Hyslop also seems to have encouraged his patients to paint, and organised a public exhibition of some of this art at Bethlem in 1900. Indeed, in many asylums, some of the art on display was certainly created by patients. Sometimes, artists happened to be resident within the institution. Richard Dadd, for example, created most of his famous works while an inmate of Bethlem and, later, Broadmoor. The un-schooled James Henry Pullen, known as the “genius of Earlswood Asylum”, apparently caught the interest of Edwin Landseer, who sent the young man some of his paintings to copy: another connection between Landseer’s work and the asylum. Other patients may have practised decorative work. In 1883, the superintendent of Bethlem reported that “during the past year we have been engaged in painting artistically one of the male infirmaries, and although it has been somewhat difficult to get a sufficient number of the patients occupied, yet, on the whole the result has been satisfactory, we have had not only kindly assistance from ladies, who have no connection with Bethlem, but we have had several patients among the ladies who have developed quite a taste for the work, and next year I hope to carry this decorative work into several of the other wards.” The following year it was recorded that female patients had been engaged in the painting of a dormitory: such decorative work can be seen in the photograph below.

Dormitory at Bethlem in early twentieth century (Bethlem Royal Hospital Archives & Museum)

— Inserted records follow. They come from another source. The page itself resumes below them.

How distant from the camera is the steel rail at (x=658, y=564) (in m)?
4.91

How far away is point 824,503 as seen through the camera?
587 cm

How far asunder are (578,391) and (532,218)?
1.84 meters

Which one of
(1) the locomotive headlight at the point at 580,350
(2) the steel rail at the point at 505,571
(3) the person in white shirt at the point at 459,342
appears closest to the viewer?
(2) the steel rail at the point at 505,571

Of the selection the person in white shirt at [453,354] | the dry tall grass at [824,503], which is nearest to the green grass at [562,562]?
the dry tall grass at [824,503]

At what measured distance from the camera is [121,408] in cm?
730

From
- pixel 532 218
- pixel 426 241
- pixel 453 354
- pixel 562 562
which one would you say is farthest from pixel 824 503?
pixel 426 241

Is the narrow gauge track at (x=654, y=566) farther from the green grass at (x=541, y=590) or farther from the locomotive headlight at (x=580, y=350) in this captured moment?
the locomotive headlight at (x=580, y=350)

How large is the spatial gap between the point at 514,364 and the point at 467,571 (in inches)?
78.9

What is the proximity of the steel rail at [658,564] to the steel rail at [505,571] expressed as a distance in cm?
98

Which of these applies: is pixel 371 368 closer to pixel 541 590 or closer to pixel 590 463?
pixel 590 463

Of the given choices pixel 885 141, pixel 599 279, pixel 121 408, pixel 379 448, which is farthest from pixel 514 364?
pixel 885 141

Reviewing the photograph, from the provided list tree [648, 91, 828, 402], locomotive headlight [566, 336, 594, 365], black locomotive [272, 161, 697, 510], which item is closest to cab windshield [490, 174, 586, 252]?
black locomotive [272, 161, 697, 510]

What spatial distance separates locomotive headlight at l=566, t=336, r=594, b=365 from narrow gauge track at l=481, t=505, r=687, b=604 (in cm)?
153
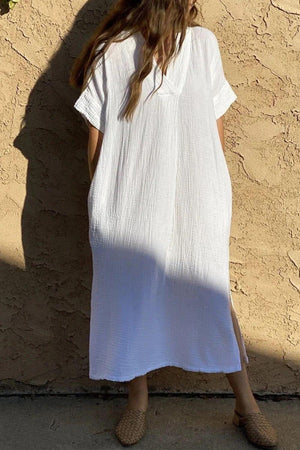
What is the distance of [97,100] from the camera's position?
2.47 metres

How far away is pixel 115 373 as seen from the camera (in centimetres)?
241

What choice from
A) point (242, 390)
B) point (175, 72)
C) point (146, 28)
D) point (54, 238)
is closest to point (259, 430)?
point (242, 390)

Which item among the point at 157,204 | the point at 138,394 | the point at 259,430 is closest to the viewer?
the point at 157,204

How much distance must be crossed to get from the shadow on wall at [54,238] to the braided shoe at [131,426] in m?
0.40

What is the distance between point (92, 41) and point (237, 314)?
4.22ft

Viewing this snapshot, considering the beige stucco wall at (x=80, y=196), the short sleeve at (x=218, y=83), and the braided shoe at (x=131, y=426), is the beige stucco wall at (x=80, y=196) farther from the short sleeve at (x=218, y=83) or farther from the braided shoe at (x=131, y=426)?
the braided shoe at (x=131, y=426)

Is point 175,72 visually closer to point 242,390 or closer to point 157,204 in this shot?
point 157,204

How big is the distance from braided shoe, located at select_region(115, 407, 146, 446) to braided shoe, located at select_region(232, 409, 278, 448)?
0.39 metres

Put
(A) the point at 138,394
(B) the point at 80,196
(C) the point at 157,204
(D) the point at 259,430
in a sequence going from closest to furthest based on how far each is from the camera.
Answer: (C) the point at 157,204 → (D) the point at 259,430 → (A) the point at 138,394 → (B) the point at 80,196

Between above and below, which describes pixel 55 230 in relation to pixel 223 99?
below

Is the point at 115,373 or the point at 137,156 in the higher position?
the point at 137,156

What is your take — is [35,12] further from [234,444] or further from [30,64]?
[234,444]

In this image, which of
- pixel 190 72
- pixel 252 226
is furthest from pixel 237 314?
pixel 190 72

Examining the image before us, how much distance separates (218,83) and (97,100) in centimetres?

As Savage’s words indicate, painting was considered an occupational pursuit: something that would relieve the tedium of asylum life and distract patients from the “morbid introspection” that many doctors blamed for the onset and prolongation of insanity. Imagination and creativity, however, were also considered to be important elements of the human psyche by many asylum practitioners of the period, traits which separated humans from animals and thus aided the “degraded” asylum patient towards mental health. Art in the asylum thus served multiple functions, something that continues to this day through such organisations as the Bethlem Gallery and Museum and the Langdon Down Museum.